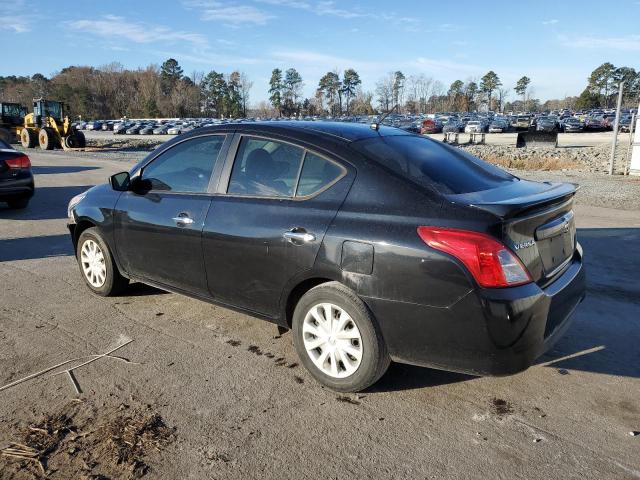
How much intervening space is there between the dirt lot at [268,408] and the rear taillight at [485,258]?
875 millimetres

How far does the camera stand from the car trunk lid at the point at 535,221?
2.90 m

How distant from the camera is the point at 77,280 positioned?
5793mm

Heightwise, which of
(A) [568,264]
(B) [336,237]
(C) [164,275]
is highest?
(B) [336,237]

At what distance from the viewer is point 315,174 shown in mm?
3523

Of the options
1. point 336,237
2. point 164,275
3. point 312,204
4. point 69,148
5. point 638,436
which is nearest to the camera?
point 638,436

---

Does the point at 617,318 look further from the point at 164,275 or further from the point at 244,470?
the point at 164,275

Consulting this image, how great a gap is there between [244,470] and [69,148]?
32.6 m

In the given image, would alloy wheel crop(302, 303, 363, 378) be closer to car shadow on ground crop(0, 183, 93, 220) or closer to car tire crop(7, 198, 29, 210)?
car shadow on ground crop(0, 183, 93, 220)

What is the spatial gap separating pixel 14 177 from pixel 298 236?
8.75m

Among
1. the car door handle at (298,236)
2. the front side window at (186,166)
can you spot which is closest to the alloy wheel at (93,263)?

---

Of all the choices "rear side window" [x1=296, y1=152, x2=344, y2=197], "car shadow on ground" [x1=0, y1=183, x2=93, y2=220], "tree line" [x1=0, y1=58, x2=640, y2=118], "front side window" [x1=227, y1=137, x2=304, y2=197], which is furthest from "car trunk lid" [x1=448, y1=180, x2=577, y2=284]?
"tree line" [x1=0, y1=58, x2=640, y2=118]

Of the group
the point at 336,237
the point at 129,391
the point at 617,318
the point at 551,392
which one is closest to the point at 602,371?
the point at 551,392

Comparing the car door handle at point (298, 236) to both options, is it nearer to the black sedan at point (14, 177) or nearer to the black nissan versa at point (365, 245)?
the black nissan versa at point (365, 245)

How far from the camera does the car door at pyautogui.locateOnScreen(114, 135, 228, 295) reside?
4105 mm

Your instructions:
In the records, rewrite the stretch from "Does the point" through "can you spot" with "alloy wheel" renamed to "wheel rim" and everything else unchanged. Return only those lines.

Response below:
Does the point at 617,318 look further from the point at 164,275 or further from the point at 244,470?
the point at 164,275

Consulting this image, how great a gap is there between [244,470] and [69,148]?
32.6 m

In the given image, would wheel rim crop(302, 303, 363, 378) be closer to car shadow on ground crop(0, 183, 93, 220) or closer to car tire crop(7, 198, 29, 210)?
car shadow on ground crop(0, 183, 93, 220)

What is the spatial gap separating pixel 14 177 from pixel 298 236?
8.75m

Among
1. the car door handle at (298,236)
2. the front side window at (186,166)
can you spot which is closest to the wheel rim at (93,263)?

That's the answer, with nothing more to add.